[Request] Reproduce the data below verbatim from the line containing "What is the separation between" through its final line, and produce nothing more.

[Collected data]

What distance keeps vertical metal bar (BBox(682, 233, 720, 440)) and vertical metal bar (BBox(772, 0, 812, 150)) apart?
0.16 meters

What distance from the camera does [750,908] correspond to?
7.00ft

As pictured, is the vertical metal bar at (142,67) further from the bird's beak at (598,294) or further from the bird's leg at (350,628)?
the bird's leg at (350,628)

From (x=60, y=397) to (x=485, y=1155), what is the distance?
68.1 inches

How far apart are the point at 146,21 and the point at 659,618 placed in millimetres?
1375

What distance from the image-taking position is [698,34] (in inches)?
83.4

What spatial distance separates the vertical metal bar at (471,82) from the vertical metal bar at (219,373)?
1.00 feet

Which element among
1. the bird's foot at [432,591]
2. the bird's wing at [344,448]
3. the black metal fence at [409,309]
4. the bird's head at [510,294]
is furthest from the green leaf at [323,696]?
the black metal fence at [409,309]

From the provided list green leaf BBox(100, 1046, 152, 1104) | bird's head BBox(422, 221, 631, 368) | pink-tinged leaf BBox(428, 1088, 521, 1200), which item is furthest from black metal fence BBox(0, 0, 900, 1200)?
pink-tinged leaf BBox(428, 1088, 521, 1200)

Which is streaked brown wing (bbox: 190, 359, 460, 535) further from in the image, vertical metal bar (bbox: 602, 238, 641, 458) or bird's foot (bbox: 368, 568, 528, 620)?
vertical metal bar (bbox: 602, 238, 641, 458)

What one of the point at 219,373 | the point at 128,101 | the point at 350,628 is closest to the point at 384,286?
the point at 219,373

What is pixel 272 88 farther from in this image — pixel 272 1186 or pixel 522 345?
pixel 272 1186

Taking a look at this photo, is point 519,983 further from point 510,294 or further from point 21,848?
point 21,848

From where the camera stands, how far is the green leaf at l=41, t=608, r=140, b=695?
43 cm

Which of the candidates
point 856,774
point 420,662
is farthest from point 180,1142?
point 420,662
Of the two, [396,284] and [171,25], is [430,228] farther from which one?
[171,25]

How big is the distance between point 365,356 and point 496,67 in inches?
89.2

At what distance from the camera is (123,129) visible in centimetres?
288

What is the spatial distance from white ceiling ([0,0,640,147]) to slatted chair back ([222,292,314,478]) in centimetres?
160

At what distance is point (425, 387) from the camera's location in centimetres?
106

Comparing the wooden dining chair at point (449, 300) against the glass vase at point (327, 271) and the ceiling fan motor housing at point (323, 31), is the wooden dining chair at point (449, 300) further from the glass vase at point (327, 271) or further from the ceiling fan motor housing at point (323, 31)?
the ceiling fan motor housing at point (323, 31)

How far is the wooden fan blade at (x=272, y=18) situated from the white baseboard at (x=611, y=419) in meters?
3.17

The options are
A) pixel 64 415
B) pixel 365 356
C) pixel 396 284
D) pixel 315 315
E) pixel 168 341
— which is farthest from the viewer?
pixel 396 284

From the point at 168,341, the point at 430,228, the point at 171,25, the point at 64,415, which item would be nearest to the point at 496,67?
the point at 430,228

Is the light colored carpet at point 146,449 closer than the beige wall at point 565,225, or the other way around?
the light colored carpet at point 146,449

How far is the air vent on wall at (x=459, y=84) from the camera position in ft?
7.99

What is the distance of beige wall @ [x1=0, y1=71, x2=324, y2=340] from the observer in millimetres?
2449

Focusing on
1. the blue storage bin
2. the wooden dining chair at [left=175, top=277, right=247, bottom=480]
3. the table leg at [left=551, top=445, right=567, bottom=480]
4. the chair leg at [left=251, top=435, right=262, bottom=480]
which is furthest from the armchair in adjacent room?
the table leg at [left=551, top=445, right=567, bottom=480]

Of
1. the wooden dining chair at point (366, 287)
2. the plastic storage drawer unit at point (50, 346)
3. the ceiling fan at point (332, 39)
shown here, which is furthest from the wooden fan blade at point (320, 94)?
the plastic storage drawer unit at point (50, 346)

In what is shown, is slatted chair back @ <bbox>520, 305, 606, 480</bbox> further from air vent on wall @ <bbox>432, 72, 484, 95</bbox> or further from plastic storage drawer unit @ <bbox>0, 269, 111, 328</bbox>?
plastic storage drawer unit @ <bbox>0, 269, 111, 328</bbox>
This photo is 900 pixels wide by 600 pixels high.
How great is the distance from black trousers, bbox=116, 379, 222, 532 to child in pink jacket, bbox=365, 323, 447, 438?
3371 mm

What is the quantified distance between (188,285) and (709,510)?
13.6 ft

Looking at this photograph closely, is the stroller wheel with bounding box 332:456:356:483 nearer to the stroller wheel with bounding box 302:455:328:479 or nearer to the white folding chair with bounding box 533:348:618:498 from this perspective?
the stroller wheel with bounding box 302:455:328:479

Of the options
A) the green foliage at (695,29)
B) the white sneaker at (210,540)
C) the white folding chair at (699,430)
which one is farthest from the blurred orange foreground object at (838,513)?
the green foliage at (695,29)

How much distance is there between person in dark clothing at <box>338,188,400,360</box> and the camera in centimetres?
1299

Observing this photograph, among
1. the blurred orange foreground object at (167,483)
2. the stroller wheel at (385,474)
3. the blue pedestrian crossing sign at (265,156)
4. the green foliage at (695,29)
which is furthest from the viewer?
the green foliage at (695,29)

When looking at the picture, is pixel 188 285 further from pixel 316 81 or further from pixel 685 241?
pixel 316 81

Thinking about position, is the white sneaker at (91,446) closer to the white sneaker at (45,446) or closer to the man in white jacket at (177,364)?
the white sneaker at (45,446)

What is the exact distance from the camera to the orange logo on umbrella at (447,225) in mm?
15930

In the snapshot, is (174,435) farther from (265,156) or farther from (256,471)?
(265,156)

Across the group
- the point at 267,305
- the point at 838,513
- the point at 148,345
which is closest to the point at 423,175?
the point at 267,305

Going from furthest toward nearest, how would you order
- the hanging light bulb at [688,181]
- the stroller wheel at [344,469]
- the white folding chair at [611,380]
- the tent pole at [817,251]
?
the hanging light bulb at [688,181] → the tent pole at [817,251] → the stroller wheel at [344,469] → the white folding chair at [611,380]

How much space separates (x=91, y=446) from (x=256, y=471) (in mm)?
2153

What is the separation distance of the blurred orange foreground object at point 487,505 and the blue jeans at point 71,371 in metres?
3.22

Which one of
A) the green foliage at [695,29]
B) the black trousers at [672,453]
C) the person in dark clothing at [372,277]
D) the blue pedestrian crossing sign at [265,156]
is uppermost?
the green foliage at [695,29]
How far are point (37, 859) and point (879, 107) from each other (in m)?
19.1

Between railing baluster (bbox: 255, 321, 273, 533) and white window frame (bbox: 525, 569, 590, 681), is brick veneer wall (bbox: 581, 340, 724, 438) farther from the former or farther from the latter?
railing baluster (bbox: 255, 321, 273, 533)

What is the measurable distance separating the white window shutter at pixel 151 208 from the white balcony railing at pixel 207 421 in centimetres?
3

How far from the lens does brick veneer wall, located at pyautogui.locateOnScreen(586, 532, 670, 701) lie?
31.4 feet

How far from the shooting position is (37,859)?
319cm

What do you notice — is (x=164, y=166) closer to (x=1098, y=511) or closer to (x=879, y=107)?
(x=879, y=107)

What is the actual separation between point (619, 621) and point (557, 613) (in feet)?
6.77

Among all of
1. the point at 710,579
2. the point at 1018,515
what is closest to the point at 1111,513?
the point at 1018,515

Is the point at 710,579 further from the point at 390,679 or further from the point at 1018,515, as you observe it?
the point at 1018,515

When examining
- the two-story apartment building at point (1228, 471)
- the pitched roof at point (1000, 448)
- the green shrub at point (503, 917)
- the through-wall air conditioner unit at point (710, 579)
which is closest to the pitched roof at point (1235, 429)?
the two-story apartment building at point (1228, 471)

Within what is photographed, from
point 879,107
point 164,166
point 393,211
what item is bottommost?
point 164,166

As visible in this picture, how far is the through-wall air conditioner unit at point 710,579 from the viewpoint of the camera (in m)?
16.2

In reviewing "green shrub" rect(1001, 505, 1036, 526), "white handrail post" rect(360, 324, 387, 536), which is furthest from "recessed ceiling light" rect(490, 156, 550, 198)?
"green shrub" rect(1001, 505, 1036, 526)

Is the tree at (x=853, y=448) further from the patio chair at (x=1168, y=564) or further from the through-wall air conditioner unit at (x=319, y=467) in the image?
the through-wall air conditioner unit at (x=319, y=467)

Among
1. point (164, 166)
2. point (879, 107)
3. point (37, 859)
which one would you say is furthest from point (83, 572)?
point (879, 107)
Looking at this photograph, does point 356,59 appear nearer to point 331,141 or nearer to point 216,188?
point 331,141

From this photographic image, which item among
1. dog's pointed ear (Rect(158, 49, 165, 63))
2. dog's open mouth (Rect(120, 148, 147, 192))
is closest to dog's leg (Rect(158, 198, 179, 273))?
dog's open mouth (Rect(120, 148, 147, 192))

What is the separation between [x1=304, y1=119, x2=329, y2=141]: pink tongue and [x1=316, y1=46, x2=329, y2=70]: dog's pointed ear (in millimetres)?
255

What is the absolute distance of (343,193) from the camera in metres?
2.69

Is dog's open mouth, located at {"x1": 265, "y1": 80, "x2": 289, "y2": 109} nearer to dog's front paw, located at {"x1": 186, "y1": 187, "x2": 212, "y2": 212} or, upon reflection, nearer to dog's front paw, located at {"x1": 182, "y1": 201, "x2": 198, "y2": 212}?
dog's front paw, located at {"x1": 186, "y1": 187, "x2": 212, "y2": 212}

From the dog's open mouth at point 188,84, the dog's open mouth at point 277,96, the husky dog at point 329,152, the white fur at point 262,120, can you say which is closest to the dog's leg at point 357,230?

[The result]
What is the separation between [x1=304, y1=119, x2=329, y2=141]: pink tongue and [x1=316, y1=46, x2=329, y2=70]: dog's pointed ear (in millimetres)?
255

What is the absolute distance of (343,193) from the camera in metres?
2.69

Is dog's open mouth, located at {"x1": 265, "y1": 80, "x2": 289, "y2": 109} nearer to dog's front paw, located at {"x1": 186, "y1": 187, "x2": 212, "y2": 212} or, upon reflection, nearer to dog's front paw, located at {"x1": 182, "y1": 201, "x2": 198, "y2": 212}?
dog's front paw, located at {"x1": 186, "y1": 187, "x2": 212, "y2": 212}

From the dog's open mouth at point 188,84, the dog's open mouth at point 277,96, the husky dog at point 329,152, the white fur at point 262,120, can you say which is closest to the dog's leg at point 357,230?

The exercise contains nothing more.